Disability invisibility

“On the surface, I am your average pumpkin spice latte-drinking, fashion magazine-reading girl.” (Book K. Sadprasid\The Aquinian)

For all intents and purposes, I am disabled. I wear an ostomy bag 24/7 because when I was 16 years old, I had my colon removed. This was due to severe Crohn’s disease. I do not go to the bathroom like a normal person would – this would qualify me as disabled, right?
The thing is, nobody can tell I have an ostomy. Unless you’re spying on me through the bathroom stall (by the way, please don’t do that), you would never know there’s anything about me that’s different. On the surface, I am your average pumpkin spice latte-drinking, fashion magazine-reading girl.
Often the thought crosses my mind – am I really that disabled? The universal symbol for disability is a person in a wheelchair, but I’m not rolling around in one or shuffling down the street in a walker.
Occasionally I’ll be in the waiting room at the doctor’s and a patient with a severe mental disability will come in. I will immediately tense up. I’m not afraid to admit that most mental disabilities make me uncomfortable. Then I remember that I’m supposed to be disabled too.
When I say I’m disabled, I feel like a liar. When I’m applying for jobs online, I always hesitate before I decide to check the “do you have a disability?” box. Because then, what if I actually got the job? They’d take one look at me and declare me a liar, and I’d be forced to lift up my shirt as proof. I’ve been given dirty looks as I leave the disabled bathroom by people who don’t understand that I actually need to use it.
The problem is, I don’t know if this is a problem with me or with everybody else. Maybe I’m just a privileged disabled person who gets to “pass” as normal.
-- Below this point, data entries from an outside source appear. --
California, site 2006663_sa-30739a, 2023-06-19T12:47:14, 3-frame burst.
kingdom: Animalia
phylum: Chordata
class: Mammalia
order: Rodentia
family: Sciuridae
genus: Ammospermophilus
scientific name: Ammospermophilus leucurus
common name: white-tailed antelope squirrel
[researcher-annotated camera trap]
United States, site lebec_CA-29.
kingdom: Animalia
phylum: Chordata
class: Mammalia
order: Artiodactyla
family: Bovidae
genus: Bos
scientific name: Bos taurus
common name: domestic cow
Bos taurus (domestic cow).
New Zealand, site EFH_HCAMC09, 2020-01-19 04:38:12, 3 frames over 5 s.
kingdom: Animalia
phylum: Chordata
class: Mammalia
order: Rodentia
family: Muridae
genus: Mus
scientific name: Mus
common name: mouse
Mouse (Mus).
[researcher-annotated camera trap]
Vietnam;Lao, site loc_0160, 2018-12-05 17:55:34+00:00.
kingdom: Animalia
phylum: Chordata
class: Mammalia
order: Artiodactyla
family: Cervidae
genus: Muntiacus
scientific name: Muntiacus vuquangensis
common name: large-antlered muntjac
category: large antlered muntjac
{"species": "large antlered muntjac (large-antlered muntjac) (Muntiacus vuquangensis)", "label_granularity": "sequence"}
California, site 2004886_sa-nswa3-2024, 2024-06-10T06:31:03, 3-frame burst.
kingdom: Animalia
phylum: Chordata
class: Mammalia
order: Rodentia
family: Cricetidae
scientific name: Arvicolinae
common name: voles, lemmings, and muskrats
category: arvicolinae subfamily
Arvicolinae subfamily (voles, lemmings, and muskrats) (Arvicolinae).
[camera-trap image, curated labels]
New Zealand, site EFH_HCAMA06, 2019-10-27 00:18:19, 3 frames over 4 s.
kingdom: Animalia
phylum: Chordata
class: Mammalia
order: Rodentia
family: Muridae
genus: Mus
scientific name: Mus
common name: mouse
Or maybe it’s that everybody else has a narrow view of what disability looks like.
I’m not breaking new ground when I say Crohn’s – and by extension ostomy bags – have a large stigma attached to them. Over the years, we’ve made great strides in reducing the stigma of things like breast cancer and mental health. But Crohn’s, not so much.
And hey, I get it. It’s easy to sexualize breasts (“Save the Boobies,” anyone?) but not so easy to sexualize colons. Therein lies the issue. We’re not comfortable talking about it and as long as we’re not, I’ll still be in the space of kinda-maybe-not-really-disabled.
Well, that’s what I’m writing this for. This column is a different look at disability and illness. And maybe – just maybe – it will make everyone, including me, a little more comfortable.


  1. I think you’re very brave for stepping up and writing this. I too have struggled with the “am I disabled?” debate, since my ostomy surgery 6 years ago. The thing that got me thinking “yeah, maybe I am” was when I realized that I am now 3+ years from finishing a 2 yr postsecondary diploma due to the fact I never completed my first year. 6 weeks before the end of the year I had to go in for surgery thanks to a full obstruction. Add to that a complicated recovery, a move across the country and I am right back at year 1 at a different school. If it wasn’t for having Colitis, and my ostomy I would have completed school on time and would be out in the workforce by now.

  2. RIGHT ON! Well written article and I encourage you to keep spreading the word. I get mad everytime I enter a business and see a sign that says “no public washroom” or “washrooms for customers only.”

    I did a presentation once asking the audience of local business people who knew me… but didn’t know I had colitis… “how would you react if the person you didn’t know beside you all of a sudden passed gas” … “How would you react if the person you are in line at the grocery store with all of a sudden pooped their pants.” … “What if I told you I was that person?”

    The message needs to get out.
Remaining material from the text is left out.